ASNE Writing Awards winners are Patricia Smith, columnist for The Boston Globe in the commentary/column writing category, Michael J. Jacobs of the Grand Forks (N.D.) Herald for editorial writing, and Ken Fuson, feature writer for The Sun in Baltimore for non-deadline writing. In criticism, this year's rotating category, ASNE recognized Stephen Hunter, a movie critic at The Washington Post, and Justin Davidson, a classical music critic at Newsday.

In 1994, David Laventhol, editor at large for the Times Mirror Co., proposed and funded the Laventhol deadline reporting category in honor of his late father, Jesse, who was a beat reporter in Philadelphia in the 1930s.

"While much of the journalism world's prizes tend to focus on investigative reporting, special projects and analysis and explanation, the fact is that more than half of what appears in most newspapers each day is based on events that occurred in the last news cycle before publication," David Laventhol wrote in his letter to the awards committee.

John Keller, a Wall Street Journal reporter, won the Jesse Laventhol Prize for deadline reporting by an individual. The team prize went to the Pittsburgh Post-Gazette.

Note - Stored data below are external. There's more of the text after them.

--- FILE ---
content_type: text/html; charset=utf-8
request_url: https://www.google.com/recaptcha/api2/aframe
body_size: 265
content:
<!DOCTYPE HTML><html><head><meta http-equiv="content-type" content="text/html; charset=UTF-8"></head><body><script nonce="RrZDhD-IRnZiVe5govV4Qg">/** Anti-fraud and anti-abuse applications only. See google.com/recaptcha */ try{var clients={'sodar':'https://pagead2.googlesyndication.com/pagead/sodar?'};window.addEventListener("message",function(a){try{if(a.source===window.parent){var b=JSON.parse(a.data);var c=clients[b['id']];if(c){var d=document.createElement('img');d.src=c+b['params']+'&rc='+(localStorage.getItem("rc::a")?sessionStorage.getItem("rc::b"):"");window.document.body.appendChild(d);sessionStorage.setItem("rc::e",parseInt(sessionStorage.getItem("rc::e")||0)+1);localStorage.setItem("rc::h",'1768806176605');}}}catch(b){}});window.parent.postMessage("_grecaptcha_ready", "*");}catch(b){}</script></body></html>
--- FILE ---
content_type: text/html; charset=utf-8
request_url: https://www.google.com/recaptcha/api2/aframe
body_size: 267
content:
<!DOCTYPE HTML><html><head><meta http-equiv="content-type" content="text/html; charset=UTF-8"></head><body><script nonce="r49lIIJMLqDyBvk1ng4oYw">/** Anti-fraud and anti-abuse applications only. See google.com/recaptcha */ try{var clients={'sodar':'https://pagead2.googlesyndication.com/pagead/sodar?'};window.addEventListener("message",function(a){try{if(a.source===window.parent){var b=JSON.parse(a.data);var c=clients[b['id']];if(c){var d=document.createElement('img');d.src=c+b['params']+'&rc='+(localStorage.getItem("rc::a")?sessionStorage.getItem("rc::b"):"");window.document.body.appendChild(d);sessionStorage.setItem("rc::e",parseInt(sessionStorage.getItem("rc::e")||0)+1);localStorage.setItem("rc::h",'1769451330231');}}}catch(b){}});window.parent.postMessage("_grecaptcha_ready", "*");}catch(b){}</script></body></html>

Laventhol Prize winners get $10,000 each. The ASNE Writing Awards winners get $2,500 each, funded by the ASNE Foundation, which is supported by gifts from ASNE members, newspaper companies and foundations.

Winning entries will be published in "Best Newspaper Writing 1998," which also recounts steps the reporter took and the decisions considered to unravel the story.

"This lets the journalists, teachers and students not only see for themselves the writing that is considered the best, but also allows them to study it and learn from it," Scanlan said. Because this is the 20th anniversary of the awards, the Poynter Institute selected winning entries, one from each year, and will publish them in a scrapbook that will be distributed at the convention.

Editors can learn first-hand about how the reporters crafted their stories by attending the panels on good writing Thursday. The winners will discuss their experiences with their stories and insights into how to get more from reporters.

In a second panel of past award winners, Dave Barry from The Miami Herald, Donna Britt from The Washington Post, Rick Bragg from The New York Times, Ellen Goodman from The Boston Globe and Roger Ebert from the Chicago Sun-Times, will discuss the fundamentals of good writing.

"This is a chance for editors to learn things that can be carried back to their newsrooms," Scanlan said.